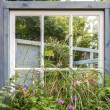 Garden flowers in the window — Stockfoto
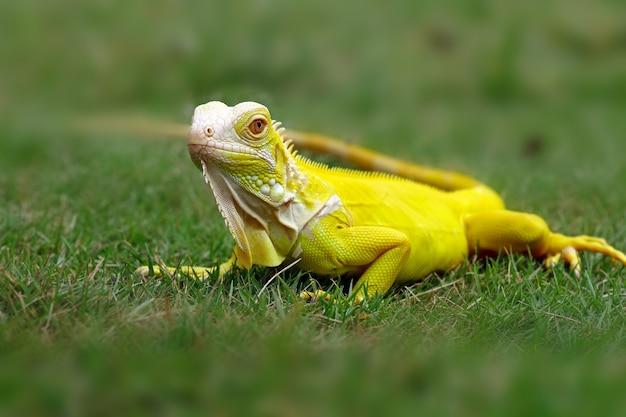 Iguanes albinos sur l'herbe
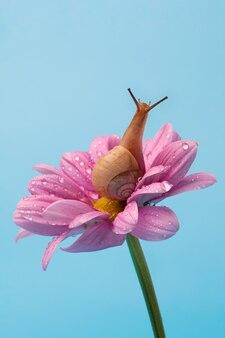 Caracol de uva de jardim em uma flor de crisântemo rosa sobre um fundo azul celeste. para o pôster.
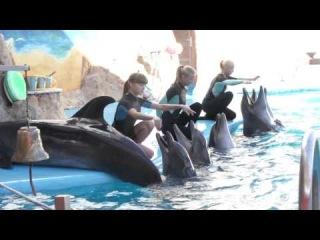 Помощник тренера дельфинов в Одесском дельфинарии Немо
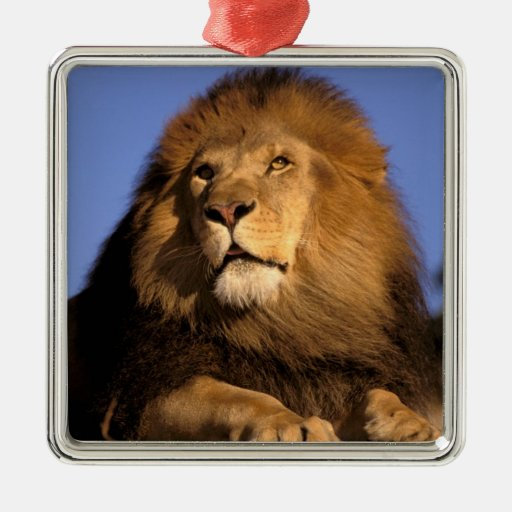 Africa, Kenya, Masai Mara. Male lion (Panthera Square Metal Christmas Ornament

━━━

▸ **Aim of the exercise**:
Any picture among the entries must be skipped; copy all else exactly.

▸ **Output for this task**:
 Garden flowers in the window — Stockfoto
 Iguanes albinos sur l'herbe
 Caracol de uva de jardim em uma flor de crisântemo rosa sobre um fundo azul celeste. para o pôster.
 Помощник тренера дельфинов в Одесском дельфинарии Немо
 Africa, Kenya, Masai Mara. Male lion (Panthera Square Metal Christmas Ornament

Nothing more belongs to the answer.